Le rapport met également en exergue la dynamique croissante du recours aux modes alternatifs de règlement des différends entre personnes publiques. Instituée par la circulaire du Chef du gouvernement n°10/2021 du 19 mai 2021, la procédure de conciliation entre administrations publiques connaît un essor notable. Les chiffres sont éloquents : le nombre de séances de conciliation a plus que doublé, passant de 14 en 2023 à 30 en 2024. Sur ce total, 11 dossiers ont été réglés à l’amiable et de manière définitive. Le document indique que les agences de distribution d’eau et d’électricité ainsi que les agences des bassins hydrauliques arrivent en tête des demandes de médiation, suivies par l’Office de la formation professionnelle et de la promotion du travail avec 7 demandes. Cette progression traduit, selon les rédacteurs, «une prise de conscience progressive de l’importance des modes alternatifs de règlement des différends, favorisant la solidarité entre les institutions publiques et renforçant la cohérence de l’action publique». La prévention du contentieux s’étend également au domaine sensible de l’investissement. Le rapport fait état de l’examen de 190 projets d’investissement au cours de l’année 2024, dans le cadre des travaux des commissions nationales, techniques et centrales chargées de leur préparation et de leur suivi. L’Agence judiciaire a participé à 26 réunions de ces commissions, contribuant à l’amélioration de la qualité des contrats et conventions d’investissement. Cette implication en amont vise à «assurer la conformité des engagements avec le droit national et les obligations internationales du Royaume» et à «prévenir l’émergence de différends susceptibles d’entraver la réalisation des projets».

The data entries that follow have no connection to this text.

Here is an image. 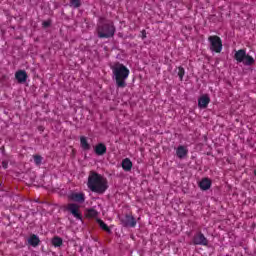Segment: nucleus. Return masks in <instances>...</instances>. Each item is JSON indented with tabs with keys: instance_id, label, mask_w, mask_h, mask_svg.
Returning <instances> with one entry per match:
<instances>
[{
	"instance_id": "nucleus-8",
	"label": "nucleus",
	"mask_w": 256,
	"mask_h": 256,
	"mask_svg": "<svg viewBox=\"0 0 256 256\" xmlns=\"http://www.w3.org/2000/svg\"><path fill=\"white\" fill-rule=\"evenodd\" d=\"M120 221L124 227H135L137 225L135 217L129 214H126L125 216L121 217Z\"/></svg>"
},
{
	"instance_id": "nucleus-22",
	"label": "nucleus",
	"mask_w": 256,
	"mask_h": 256,
	"mask_svg": "<svg viewBox=\"0 0 256 256\" xmlns=\"http://www.w3.org/2000/svg\"><path fill=\"white\" fill-rule=\"evenodd\" d=\"M178 77L180 78V81H183V77H185V68L184 67H178Z\"/></svg>"
},
{
	"instance_id": "nucleus-18",
	"label": "nucleus",
	"mask_w": 256,
	"mask_h": 256,
	"mask_svg": "<svg viewBox=\"0 0 256 256\" xmlns=\"http://www.w3.org/2000/svg\"><path fill=\"white\" fill-rule=\"evenodd\" d=\"M52 245L54 247H61L63 245V239L59 238V237H54L52 239Z\"/></svg>"
},
{
	"instance_id": "nucleus-11",
	"label": "nucleus",
	"mask_w": 256,
	"mask_h": 256,
	"mask_svg": "<svg viewBox=\"0 0 256 256\" xmlns=\"http://www.w3.org/2000/svg\"><path fill=\"white\" fill-rule=\"evenodd\" d=\"M94 153L95 155H98V157H103L107 153V146L103 143H98L94 147Z\"/></svg>"
},
{
	"instance_id": "nucleus-2",
	"label": "nucleus",
	"mask_w": 256,
	"mask_h": 256,
	"mask_svg": "<svg viewBox=\"0 0 256 256\" xmlns=\"http://www.w3.org/2000/svg\"><path fill=\"white\" fill-rule=\"evenodd\" d=\"M113 76L112 79L116 81V86L119 89H125L127 87V79L129 78V70L127 66L120 62H116L114 65L110 66Z\"/></svg>"
},
{
	"instance_id": "nucleus-20",
	"label": "nucleus",
	"mask_w": 256,
	"mask_h": 256,
	"mask_svg": "<svg viewBox=\"0 0 256 256\" xmlns=\"http://www.w3.org/2000/svg\"><path fill=\"white\" fill-rule=\"evenodd\" d=\"M87 217H89L90 219H95V217H97L98 212L95 209H89L86 213Z\"/></svg>"
},
{
	"instance_id": "nucleus-6",
	"label": "nucleus",
	"mask_w": 256,
	"mask_h": 256,
	"mask_svg": "<svg viewBox=\"0 0 256 256\" xmlns=\"http://www.w3.org/2000/svg\"><path fill=\"white\" fill-rule=\"evenodd\" d=\"M66 211H68L75 219L78 221H83V215L81 214V210L79 209V205L75 203H69L66 206Z\"/></svg>"
},
{
	"instance_id": "nucleus-16",
	"label": "nucleus",
	"mask_w": 256,
	"mask_h": 256,
	"mask_svg": "<svg viewBox=\"0 0 256 256\" xmlns=\"http://www.w3.org/2000/svg\"><path fill=\"white\" fill-rule=\"evenodd\" d=\"M28 243L31 245V247H37L39 243H41V240H39V236L32 234L28 238Z\"/></svg>"
},
{
	"instance_id": "nucleus-3",
	"label": "nucleus",
	"mask_w": 256,
	"mask_h": 256,
	"mask_svg": "<svg viewBox=\"0 0 256 256\" xmlns=\"http://www.w3.org/2000/svg\"><path fill=\"white\" fill-rule=\"evenodd\" d=\"M99 25L97 26V34L99 39H110L115 36V24L111 20H106L103 17L99 18Z\"/></svg>"
},
{
	"instance_id": "nucleus-24",
	"label": "nucleus",
	"mask_w": 256,
	"mask_h": 256,
	"mask_svg": "<svg viewBox=\"0 0 256 256\" xmlns=\"http://www.w3.org/2000/svg\"><path fill=\"white\" fill-rule=\"evenodd\" d=\"M42 26L44 27V29L51 27V20L44 21L42 23Z\"/></svg>"
},
{
	"instance_id": "nucleus-23",
	"label": "nucleus",
	"mask_w": 256,
	"mask_h": 256,
	"mask_svg": "<svg viewBox=\"0 0 256 256\" xmlns=\"http://www.w3.org/2000/svg\"><path fill=\"white\" fill-rule=\"evenodd\" d=\"M33 157L35 165H41V163L43 162V157L41 155H34Z\"/></svg>"
},
{
	"instance_id": "nucleus-15",
	"label": "nucleus",
	"mask_w": 256,
	"mask_h": 256,
	"mask_svg": "<svg viewBox=\"0 0 256 256\" xmlns=\"http://www.w3.org/2000/svg\"><path fill=\"white\" fill-rule=\"evenodd\" d=\"M80 145L83 151H90L91 149V144L87 141V137L81 136L80 137Z\"/></svg>"
},
{
	"instance_id": "nucleus-4",
	"label": "nucleus",
	"mask_w": 256,
	"mask_h": 256,
	"mask_svg": "<svg viewBox=\"0 0 256 256\" xmlns=\"http://www.w3.org/2000/svg\"><path fill=\"white\" fill-rule=\"evenodd\" d=\"M234 59L237 63H243V65L251 66L255 65V59L251 55L247 54L245 49H240L235 52Z\"/></svg>"
},
{
	"instance_id": "nucleus-9",
	"label": "nucleus",
	"mask_w": 256,
	"mask_h": 256,
	"mask_svg": "<svg viewBox=\"0 0 256 256\" xmlns=\"http://www.w3.org/2000/svg\"><path fill=\"white\" fill-rule=\"evenodd\" d=\"M28 75L27 72L25 70H18L15 73V79L17 80L18 83H20L21 85H23V83H27V79H28Z\"/></svg>"
},
{
	"instance_id": "nucleus-10",
	"label": "nucleus",
	"mask_w": 256,
	"mask_h": 256,
	"mask_svg": "<svg viewBox=\"0 0 256 256\" xmlns=\"http://www.w3.org/2000/svg\"><path fill=\"white\" fill-rule=\"evenodd\" d=\"M209 103H211V98H209V95H202L198 99V107L200 109H207Z\"/></svg>"
},
{
	"instance_id": "nucleus-17",
	"label": "nucleus",
	"mask_w": 256,
	"mask_h": 256,
	"mask_svg": "<svg viewBox=\"0 0 256 256\" xmlns=\"http://www.w3.org/2000/svg\"><path fill=\"white\" fill-rule=\"evenodd\" d=\"M122 169L124 171H131V169H133V162H131V159L125 158L122 161Z\"/></svg>"
},
{
	"instance_id": "nucleus-7",
	"label": "nucleus",
	"mask_w": 256,
	"mask_h": 256,
	"mask_svg": "<svg viewBox=\"0 0 256 256\" xmlns=\"http://www.w3.org/2000/svg\"><path fill=\"white\" fill-rule=\"evenodd\" d=\"M192 243H193V245L207 246V245H209V240H207V237H205V235L203 233L198 232L194 235V237L192 239Z\"/></svg>"
},
{
	"instance_id": "nucleus-14",
	"label": "nucleus",
	"mask_w": 256,
	"mask_h": 256,
	"mask_svg": "<svg viewBox=\"0 0 256 256\" xmlns=\"http://www.w3.org/2000/svg\"><path fill=\"white\" fill-rule=\"evenodd\" d=\"M187 153H189V151L186 149L185 146H179L176 150V155L178 159H185L187 157Z\"/></svg>"
},
{
	"instance_id": "nucleus-28",
	"label": "nucleus",
	"mask_w": 256,
	"mask_h": 256,
	"mask_svg": "<svg viewBox=\"0 0 256 256\" xmlns=\"http://www.w3.org/2000/svg\"><path fill=\"white\" fill-rule=\"evenodd\" d=\"M145 37H147L145 34H143V39H145Z\"/></svg>"
},
{
	"instance_id": "nucleus-27",
	"label": "nucleus",
	"mask_w": 256,
	"mask_h": 256,
	"mask_svg": "<svg viewBox=\"0 0 256 256\" xmlns=\"http://www.w3.org/2000/svg\"><path fill=\"white\" fill-rule=\"evenodd\" d=\"M0 191H3V186L1 182H0Z\"/></svg>"
},
{
	"instance_id": "nucleus-21",
	"label": "nucleus",
	"mask_w": 256,
	"mask_h": 256,
	"mask_svg": "<svg viewBox=\"0 0 256 256\" xmlns=\"http://www.w3.org/2000/svg\"><path fill=\"white\" fill-rule=\"evenodd\" d=\"M70 7L79 9V7H81V0H70Z\"/></svg>"
},
{
	"instance_id": "nucleus-19",
	"label": "nucleus",
	"mask_w": 256,
	"mask_h": 256,
	"mask_svg": "<svg viewBox=\"0 0 256 256\" xmlns=\"http://www.w3.org/2000/svg\"><path fill=\"white\" fill-rule=\"evenodd\" d=\"M97 222L100 225L101 229H103V231H106V233H111V229L103 222V220L99 219L97 220Z\"/></svg>"
},
{
	"instance_id": "nucleus-26",
	"label": "nucleus",
	"mask_w": 256,
	"mask_h": 256,
	"mask_svg": "<svg viewBox=\"0 0 256 256\" xmlns=\"http://www.w3.org/2000/svg\"><path fill=\"white\" fill-rule=\"evenodd\" d=\"M38 131H45V127H43V126H38Z\"/></svg>"
},
{
	"instance_id": "nucleus-25",
	"label": "nucleus",
	"mask_w": 256,
	"mask_h": 256,
	"mask_svg": "<svg viewBox=\"0 0 256 256\" xmlns=\"http://www.w3.org/2000/svg\"><path fill=\"white\" fill-rule=\"evenodd\" d=\"M8 165H9V162L7 160L2 161L3 169H7Z\"/></svg>"
},
{
	"instance_id": "nucleus-1",
	"label": "nucleus",
	"mask_w": 256,
	"mask_h": 256,
	"mask_svg": "<svg viewBox=\"0 0 256 256\" xmlns=\"http://www.w3.org/2000/svg\"><path fill=\"white\" fill-rule=\"evenodd\" d=\"M87 185L92 193H105L109 189L107 178L95 171H90Z\"/></svg>"
},
{
	"instance_id": "nucleus-5",
	"label": "nucleus",
	"mask_w": 256,
	"mask_h": 256,
	"mask_svg": "<svg viewBox=\"0 0 256 256\" xmlns=\"http://www.w3.org/2000/svg\"><path fill=\"white\" fill-rule=\"evenodd\" d=\"M208 41L210 43L211 51H214V53H221V51H223V41H221L219 36H209Z\"/></svg>"
},
{
	"instance_id": "nucleus-13",
	"label": "nucleus",
	"mask_w": 256,
	"mask_h": 256,
	"mask_svg": "<svg viewBox=\"0 0 256 256\" xmlns=\"http://www.w3.org/2000/svg\"><path fill=\"white\" fill-rule=\"evenodd\" d=\"M212 181L209 178H204L200 181L199 187L202 189V191H208V189H211Z\"/></svg>"
},
{
	"instance_id": "nucleus-12",
	"label": "nucleus",
	"mask_w": 256,
	"mask_h": 256,
	"mask_svg": "<svg viewBox=\"0 0 256 256\" xmlns=\"http://www.w3.org/2000/svg\"><path fill=\"white\" fill-rule=\"evenodd\" d=\"M69 199L75 203H85V194L83 193H72L69 195Z\"/></svg>"
}]
</instances>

La stratégie préventive passe enfin par un volet formation ambitieux. Le document recense 25 sessions de formation dispensées au profit de 161 bénéficiaires issus de diverses administrations partenaires. Deux sessions emblématiques ont ciblé les cadres de l’Agence nationale de la sécurité routière et ceux de la Direction générale de la Protection civile. Ces programmes abordent tant les domaines d’intervention de l’Agence judiciaire que les stratégies de prévention du contentieux, la gestion des dossiers litigieux ou encore le système d’information intégré «SIGILE». Par cette diffusion des bonnes pratiques, l’institution entend créer un effet de levier, démultipliant sa capacité d’action à travers l’ensemble de l’appareil administratif. Ce tournant stratégique répond à un constat lucide : malgré les succès enregistrés dans la défense judiciaire, la prévention demeure le moyen le plus efficace et le moins coûteux de protéger les intérêts de l’État. La mise en œuvre du plan 2024-2028 dira si ce pari basé sur l’anticipation sera gagnant.